|

E2E Encryption and SSE Real-Time — Trust No Server (Part 3/6)

Web Crypto API

AES-GCM

SSE

Encryption

Real-Time

This is the part of the project I’m most proud of. When I set out to build a planning poker app, I had one non-negotiable: no server — including mine — should ever see unencrypted room data. No player names, no vote values, no story titles. Nothing.

Let’s talk about how end-to-end encryption works in a browser, and how real-time updates stream through a server that can’t read what it’s carrying.

The security model, one diagram

Browser                    URL hash (#k=…)           Cloudflare Worker → Upstash
──────────────────────     ─────────────────────     ──────────────────────────────
generateKeyMaterial()  →   shared with teammates →   stores only encrypted blobs
importKeyMaterial()                                   (ciphertext only, no key)
  extractable: false        never sent in HTTP
encryptJSON(data, key) ──────────────────────────────────────────────────────────→

Three rules:

  1. The encryption key is generated in your browser and lives only in the URL fragment (#k=...)
  2. HTTP spec guarantees fragments are never sent to servers
  3. The CryptoKey is imported with extractable: false — even JavaScript can’t export it

Step 1: Generating the key

When you create a room, this happens:

export function generateKeyMaterial(): string {
  return bufToB64(
    crypto.getRandomValues(new Uint8Array(32)).buffer
  );
}

32 random bytes. That’s 256 bits of entropy from the browser’s cryptographic random number generator. The output is base64url-encoded — URL-safe, no padding characters, perfect for embedding in a hash fragment.

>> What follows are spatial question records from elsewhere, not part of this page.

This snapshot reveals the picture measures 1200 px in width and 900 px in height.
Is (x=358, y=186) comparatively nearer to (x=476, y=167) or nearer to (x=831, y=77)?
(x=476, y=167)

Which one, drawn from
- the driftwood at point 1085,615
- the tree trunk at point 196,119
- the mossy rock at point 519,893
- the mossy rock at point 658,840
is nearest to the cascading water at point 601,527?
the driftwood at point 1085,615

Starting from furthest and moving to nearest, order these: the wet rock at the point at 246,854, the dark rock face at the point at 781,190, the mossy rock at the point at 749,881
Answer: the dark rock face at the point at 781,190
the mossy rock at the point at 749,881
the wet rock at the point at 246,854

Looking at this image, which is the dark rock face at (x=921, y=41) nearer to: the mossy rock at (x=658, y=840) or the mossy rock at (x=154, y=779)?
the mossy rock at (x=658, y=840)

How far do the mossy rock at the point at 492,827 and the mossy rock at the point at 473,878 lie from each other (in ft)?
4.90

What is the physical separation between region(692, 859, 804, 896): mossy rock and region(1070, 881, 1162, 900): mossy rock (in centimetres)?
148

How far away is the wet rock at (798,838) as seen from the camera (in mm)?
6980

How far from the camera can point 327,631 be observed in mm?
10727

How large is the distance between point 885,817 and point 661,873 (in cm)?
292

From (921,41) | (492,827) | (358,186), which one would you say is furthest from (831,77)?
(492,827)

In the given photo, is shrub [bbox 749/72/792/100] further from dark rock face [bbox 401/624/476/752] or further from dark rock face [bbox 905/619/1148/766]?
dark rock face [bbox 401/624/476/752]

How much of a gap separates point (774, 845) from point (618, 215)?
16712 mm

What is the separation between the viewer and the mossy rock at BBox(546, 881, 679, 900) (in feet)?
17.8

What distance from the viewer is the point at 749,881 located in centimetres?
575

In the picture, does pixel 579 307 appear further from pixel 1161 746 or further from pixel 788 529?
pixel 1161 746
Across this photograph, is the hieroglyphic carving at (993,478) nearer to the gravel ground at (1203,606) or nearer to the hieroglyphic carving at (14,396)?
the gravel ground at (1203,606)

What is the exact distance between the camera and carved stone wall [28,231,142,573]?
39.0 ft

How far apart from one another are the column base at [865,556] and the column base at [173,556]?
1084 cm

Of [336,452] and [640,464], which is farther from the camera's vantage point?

The crypto.getRandomValues() call uses the OS-level CSPRNG (cryptographically secure pseudo-random number generator). On macOS that’s /dev/urandom. On Windows it’s BCryptGenRandom. Hardware-backed randomness in a single line of JavaScript.

Step 2: Importing as a non-extractable CryptoKey

Raw bytes are useful for sharing. But for actual encryption, we need a CryptoKey object:

export async function importKeyMaterial(b64: string): Promise<CryptoKey> {
  return crypto.subtle.importKey(
    "raw",
    b64ToBuf(b64),
    { name: "AES-GCM", length: 256 },
    false, // ← extractable: false
    ["encrypt", "decrypt"],
  );
}

That false parameter is the security linchpin. Once the key is imported, it’s locked inside the browser’s crypto engine. You can use it to encrypt and decrypt, but you cannot call crypto.subtle.exportKey() to get the raw bytes back. Not from JavaScript, not from DevTools, not from a browser extension.

The key material (the base64url string) is what gets shared via the URL. The CryptoKey is what does the actual work. They’re related but separate — and the CryptoKey is a one-way street.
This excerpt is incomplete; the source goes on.